Will US Women Travelling to Caribbean for Abortions Deepen Religious Divide Between Nations
The divide between abortion attitudes in the Caribbean is set to deepen as US women travel to the islands for treatment against a background of rising religious opposition.
2022-06-29 18:56:22 - VI News Staff
The fall of Roe v Wade could have a ripple effect across the region, which has high rates of unwanted pregnancies, because it is easily influenced by the US and religious movements, activists said.
Attitudes towards abortion across the Caribbean vary widely, with some countries prohibiting reproductive care and others decriminalising it.
On some islands, the abortion policy is a throwback to colonial times when the British Empire exported the 1861 Offences Against the Person Act abroad. The act meant that performing an abortion or trying to self-abort could result in life imprisonment.
Reverend Patricia Sheerattan-Bisnauth, CEO of the Caribbean Family Planning Affiliation (CFPA), said striking down Roe v Wade was a “monstrous act of social injustice” that would “regress decades of progress”.
She warned it could spur on “religious fundamentalists in their pursuit of reinforcing patriarchal norms and values in families and societies”.

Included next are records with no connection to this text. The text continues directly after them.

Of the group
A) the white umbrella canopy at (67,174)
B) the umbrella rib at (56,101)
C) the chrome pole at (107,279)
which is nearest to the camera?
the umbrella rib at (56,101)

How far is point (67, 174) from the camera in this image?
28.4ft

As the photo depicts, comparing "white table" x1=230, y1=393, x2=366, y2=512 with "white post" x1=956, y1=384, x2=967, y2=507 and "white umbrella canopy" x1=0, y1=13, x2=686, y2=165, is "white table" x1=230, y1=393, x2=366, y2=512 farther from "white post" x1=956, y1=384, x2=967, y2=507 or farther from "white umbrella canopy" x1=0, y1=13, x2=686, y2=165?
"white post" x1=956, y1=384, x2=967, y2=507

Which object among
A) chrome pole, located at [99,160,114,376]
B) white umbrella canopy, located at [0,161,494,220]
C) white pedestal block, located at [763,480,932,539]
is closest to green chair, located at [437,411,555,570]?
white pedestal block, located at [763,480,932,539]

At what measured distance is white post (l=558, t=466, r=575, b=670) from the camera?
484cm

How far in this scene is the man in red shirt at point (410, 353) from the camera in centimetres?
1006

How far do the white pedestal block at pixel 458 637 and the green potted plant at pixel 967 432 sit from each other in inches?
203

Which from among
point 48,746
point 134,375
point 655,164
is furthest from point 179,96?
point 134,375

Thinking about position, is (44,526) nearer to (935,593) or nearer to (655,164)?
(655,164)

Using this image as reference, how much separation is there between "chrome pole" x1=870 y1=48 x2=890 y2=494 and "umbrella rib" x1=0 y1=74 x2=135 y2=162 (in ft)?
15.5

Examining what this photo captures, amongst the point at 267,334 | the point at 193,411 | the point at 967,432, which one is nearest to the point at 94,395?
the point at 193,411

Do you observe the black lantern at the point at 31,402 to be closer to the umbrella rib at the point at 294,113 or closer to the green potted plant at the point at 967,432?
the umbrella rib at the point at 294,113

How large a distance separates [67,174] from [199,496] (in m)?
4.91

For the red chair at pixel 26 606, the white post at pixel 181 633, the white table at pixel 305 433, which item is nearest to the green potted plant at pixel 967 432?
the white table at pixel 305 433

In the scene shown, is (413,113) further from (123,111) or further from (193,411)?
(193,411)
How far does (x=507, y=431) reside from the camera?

“It will have a negative impact in funding for family planning in the Caribbean which has low [family planning] prevalence and high rates of unwanted pregnancies, including high rates of adolescent pregnancies. These have a devastating impact, especially in exacerbating gender-based violence and increasing poverty.”
But countries that have decriminalised abortion, such as Cuba, Barbados and Guyana, may become cost-effective destinations for American women seeking safe care.

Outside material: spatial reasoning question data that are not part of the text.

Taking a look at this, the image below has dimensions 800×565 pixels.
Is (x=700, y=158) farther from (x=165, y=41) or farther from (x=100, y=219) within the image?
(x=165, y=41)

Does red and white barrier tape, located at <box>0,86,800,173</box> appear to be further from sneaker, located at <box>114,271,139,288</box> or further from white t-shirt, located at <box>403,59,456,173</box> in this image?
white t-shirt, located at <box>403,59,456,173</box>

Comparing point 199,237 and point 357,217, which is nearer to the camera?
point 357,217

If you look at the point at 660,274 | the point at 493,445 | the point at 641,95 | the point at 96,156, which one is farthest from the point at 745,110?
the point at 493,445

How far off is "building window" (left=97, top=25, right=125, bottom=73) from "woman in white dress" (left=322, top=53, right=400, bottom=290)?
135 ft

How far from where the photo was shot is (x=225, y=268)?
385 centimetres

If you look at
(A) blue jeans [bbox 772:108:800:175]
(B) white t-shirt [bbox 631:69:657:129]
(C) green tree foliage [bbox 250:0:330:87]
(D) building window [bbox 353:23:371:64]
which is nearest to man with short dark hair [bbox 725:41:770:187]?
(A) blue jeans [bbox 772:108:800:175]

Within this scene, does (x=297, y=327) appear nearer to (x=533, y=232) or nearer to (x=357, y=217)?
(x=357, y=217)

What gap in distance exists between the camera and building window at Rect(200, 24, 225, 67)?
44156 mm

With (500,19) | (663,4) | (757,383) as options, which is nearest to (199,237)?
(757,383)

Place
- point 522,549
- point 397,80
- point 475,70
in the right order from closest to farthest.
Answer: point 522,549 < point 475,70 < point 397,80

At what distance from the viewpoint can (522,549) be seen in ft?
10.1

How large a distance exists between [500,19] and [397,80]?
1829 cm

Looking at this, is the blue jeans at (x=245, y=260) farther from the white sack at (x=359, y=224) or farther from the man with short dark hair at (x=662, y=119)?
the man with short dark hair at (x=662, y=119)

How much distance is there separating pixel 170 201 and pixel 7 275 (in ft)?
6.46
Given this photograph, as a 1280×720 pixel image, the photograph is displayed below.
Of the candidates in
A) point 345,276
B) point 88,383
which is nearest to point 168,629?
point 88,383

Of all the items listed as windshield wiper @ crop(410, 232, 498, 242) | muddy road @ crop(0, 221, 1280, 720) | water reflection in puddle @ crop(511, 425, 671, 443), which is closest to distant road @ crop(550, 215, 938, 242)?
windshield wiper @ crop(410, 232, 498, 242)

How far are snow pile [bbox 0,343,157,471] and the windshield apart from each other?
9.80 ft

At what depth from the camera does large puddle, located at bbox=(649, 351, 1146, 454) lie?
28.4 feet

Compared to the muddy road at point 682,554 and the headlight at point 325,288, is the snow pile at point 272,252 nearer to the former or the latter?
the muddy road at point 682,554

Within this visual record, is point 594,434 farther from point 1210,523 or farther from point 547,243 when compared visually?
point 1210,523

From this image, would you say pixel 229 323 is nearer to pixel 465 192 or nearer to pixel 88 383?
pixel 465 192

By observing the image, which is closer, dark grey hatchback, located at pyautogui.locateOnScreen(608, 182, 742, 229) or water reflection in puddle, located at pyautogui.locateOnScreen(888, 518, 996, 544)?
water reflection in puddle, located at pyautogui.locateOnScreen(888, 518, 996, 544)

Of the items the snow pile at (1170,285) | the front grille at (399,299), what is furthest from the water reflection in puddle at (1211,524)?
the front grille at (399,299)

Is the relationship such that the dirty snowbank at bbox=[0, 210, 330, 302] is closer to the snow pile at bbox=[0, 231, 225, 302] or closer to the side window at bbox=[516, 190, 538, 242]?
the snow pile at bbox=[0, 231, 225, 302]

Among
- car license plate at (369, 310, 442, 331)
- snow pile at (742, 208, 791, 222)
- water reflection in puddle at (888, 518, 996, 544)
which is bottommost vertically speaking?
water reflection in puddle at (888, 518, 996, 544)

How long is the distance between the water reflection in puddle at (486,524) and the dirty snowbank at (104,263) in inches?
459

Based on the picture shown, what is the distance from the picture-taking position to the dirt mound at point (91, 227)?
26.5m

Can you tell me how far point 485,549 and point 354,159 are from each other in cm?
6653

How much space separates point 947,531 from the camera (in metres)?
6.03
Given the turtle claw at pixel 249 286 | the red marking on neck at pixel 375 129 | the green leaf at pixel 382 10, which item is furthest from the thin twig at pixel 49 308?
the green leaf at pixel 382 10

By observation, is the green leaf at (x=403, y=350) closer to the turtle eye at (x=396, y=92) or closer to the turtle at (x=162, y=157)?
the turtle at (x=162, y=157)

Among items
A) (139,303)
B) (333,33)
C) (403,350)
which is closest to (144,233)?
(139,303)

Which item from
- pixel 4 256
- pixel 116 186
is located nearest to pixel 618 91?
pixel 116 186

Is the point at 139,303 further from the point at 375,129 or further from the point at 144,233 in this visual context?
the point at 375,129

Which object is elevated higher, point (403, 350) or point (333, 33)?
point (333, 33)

Other islands allow abortion for social and economic reasons, or in cases of rape and incest.
Some American states on the south coast, which are closest to the Caribbean, have restricted their abortion care.
Florida will soon have an abortion ban after 15 weeks of pregnancy while Alabama has already banned abortion with no exceptions for rape or incest, according to The New York Times tracker. In South Carolina, it is banned after six weeks and Mississippi may soon ban nearly all abortions.